I don’t see what the advantage of using XYZ here would be. I think code would be simpler and likely more efficient if we only have to convert between scene linear and spectral.

I don’t know what this means exactly, colors are used throughout the code and have to be, it’s not in one place. I think mainly you need to change throughput and PathRadiance (in particular, all the members that store a color) to some spectral color type.

The basic thing to make spectral first is basically the multiplications between throughput, and the output of closures like BSDFs and emission. Then you can indeed integrate it deeper so that e.g. a BSDF can output a spectral color directly for things like dispersion.

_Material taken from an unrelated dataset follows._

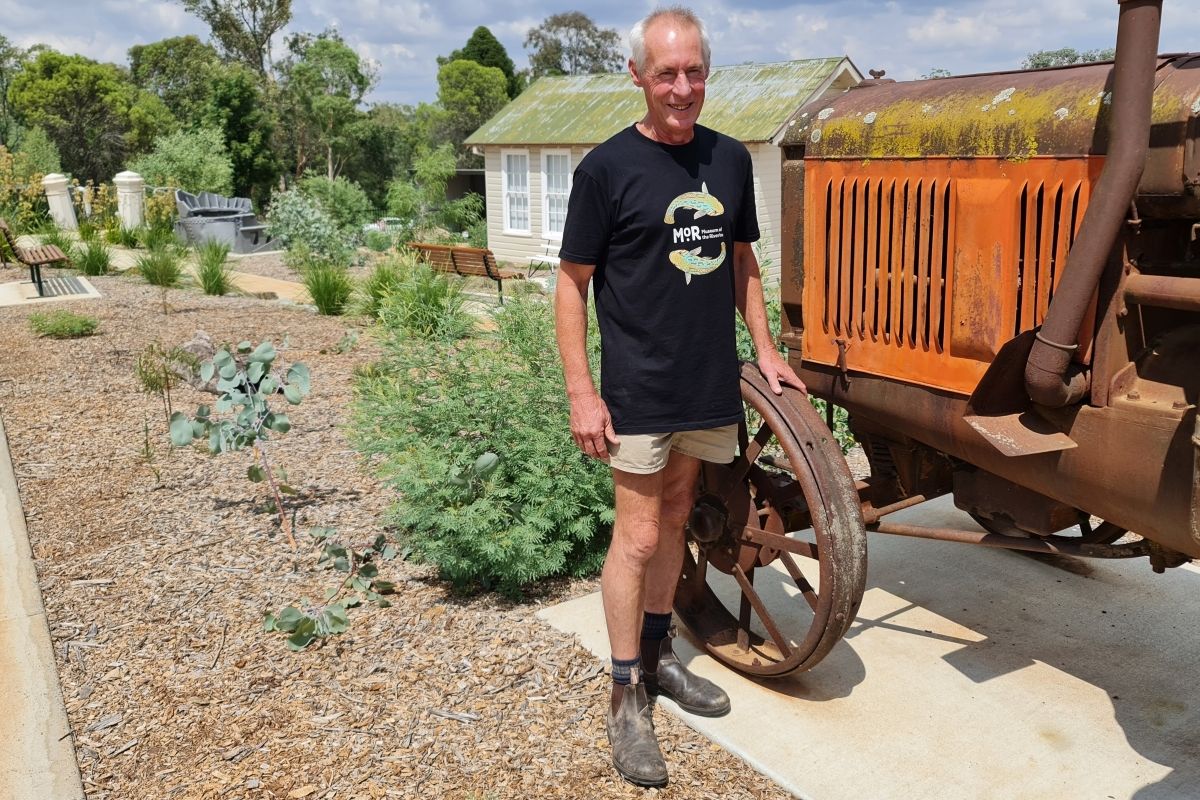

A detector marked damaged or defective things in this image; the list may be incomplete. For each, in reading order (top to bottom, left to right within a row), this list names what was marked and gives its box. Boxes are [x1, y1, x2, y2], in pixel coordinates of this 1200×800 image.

rusted metal surface [676, 367, 864, 681]
rusty tractor [676, 0, 1200, 676]
rusted metal surface [1027, 0, 1166, 410]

Yes, in my experience it’s worth using importance sampling like that for the wavelength, rather than just uniformly distributing samples in some visible wavelength range.

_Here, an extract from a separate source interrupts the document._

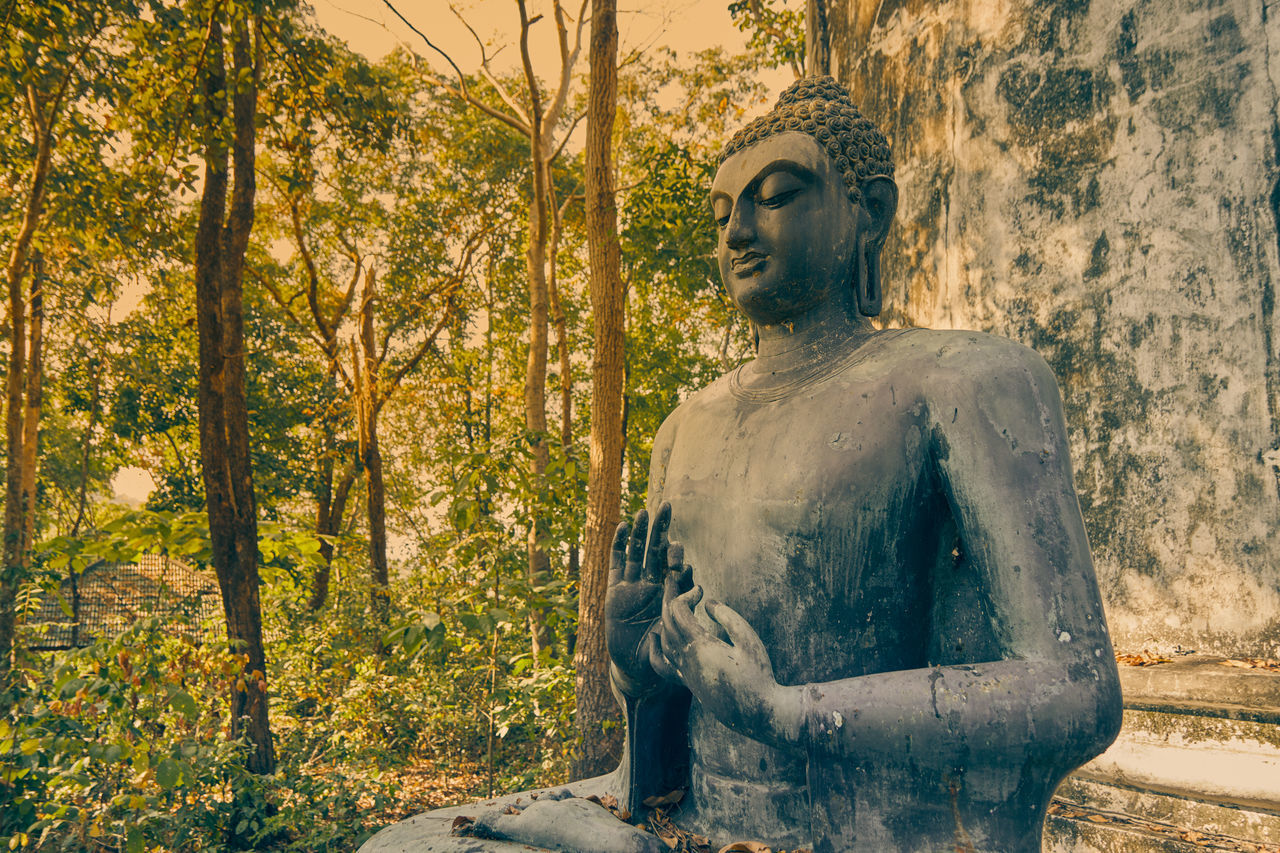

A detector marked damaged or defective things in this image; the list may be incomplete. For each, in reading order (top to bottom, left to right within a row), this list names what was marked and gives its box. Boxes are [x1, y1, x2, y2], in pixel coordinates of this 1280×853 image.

cracked wall surface [829, 0, 1280, 653]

Okay, that was a misconception on my part. I had thought the output buffer was hard coded rec.709. If it is using OCIO already this is unnecessary. Are the other passes such as denoising and light path passes also using the same configuration?

With this understanding I agree.

Once doing this change, the places which take a colour (such as diffuse and glossy colour, emission colour etc) need to be converted from tristimulus into a spectral colour, but there are a lot of places which this occurs and how it is done seems to differ depending on something. I’m not really sure what needs to change, but right now making such a change (throughput to spectral colour) makes things explode all over the place. Maybe it is just my lack of familiarity with the code causing this friction.

In the spectral system, throughput would already be a spectral colour (if my understanding is correct) and the output of a closure represents the percentage of light which follows the sampled path for each (RGB) channel.

I would only need to convert the output of the closure, then multiply that result with throughput, correct?